# What would you do in a lucid dream?



## snail (Oct 13, 2008)

TurranMC said:


> That was my first thought. As a man the thought of anything happening to my balls ever is extremely painful, so to go that far is ridiculous. What the hell man.At one point as a kid I had a lot of nightmares(I still have the same kind of dreams, but they are no longer nightmares) but I eventually realized that if I were to die in my dream all I do is wake up. It eventually got to the point where in my dreams I would just taunt whatever was after me because if it ever killed me I would just wake up. I can never feel physical pain in a dream, just fear. And since I know it can't do anything to me there is no fear. This is why they are no longer nightmares.
> 
> More importantly, when you know its a dream how can it truly be considered a nightmare? You know that everything is happening isn't actually physically happening to you. Anything that anyone says to you is just a reflection of your fears and isn't what people are actually saying. There is nothing to be afraid of.
> 
> Nowadays I fucking love to dream. The majority of my dreams are me fighting one thing or another and they are always great.
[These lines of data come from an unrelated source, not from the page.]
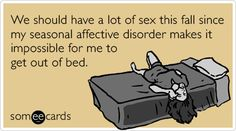 We should have a lot of sex this fall since my seasonal affective disorder makes it impossible for me to get out of bed.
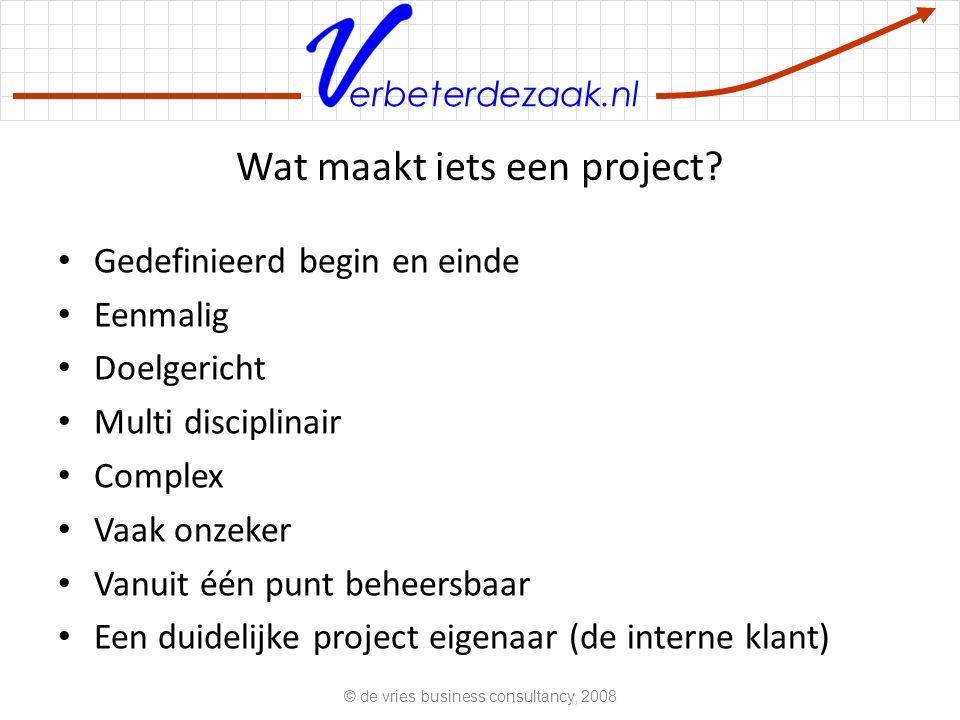 erbeterdezaak.nl Het centrale dilemma © de vries business consultancy, 2008 b tijd invloed Beslissings vrijheid beheersbaarheid En wat is daarbij de taak van de project leider?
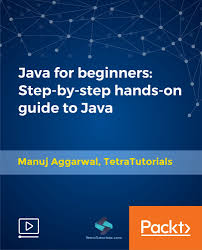 java for beginners step by step hands on guide to java video  java for beginners step by step hands on guide to java video packt books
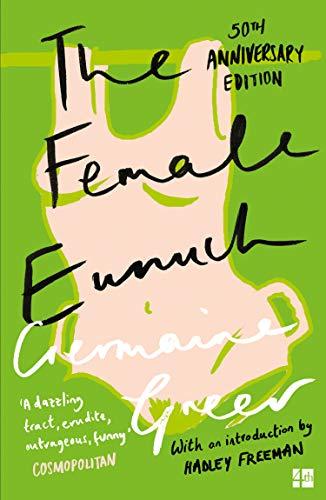 9780007205011: Female Eunuch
 You're lucky you don't get the enhanced physical pain thing in your dreams. You're lucky the things in your dream fall for your taunts. I think my nightmares are the worst possible kind a person could have.
_Posted via Mobile Device_


----------



## skycloud86 (Jul 15, 2009)

I would probably do totally random things, just to see the consequence of the action.


----------



## EmpathicSoul (Sep 22, 2009)

A great majority of my dreams are lucid. In them I have the ability to do anything with a simple thought. Lately I have been crushing and throwing things with some form of psychic mental ability.


----------



## BehindSmile (Feb 4, 2009)

All of my lucid dreams I've ever had, I'm always being chased. I am changing my appearance, becoming invisible, on the run. It's quite fun.


----------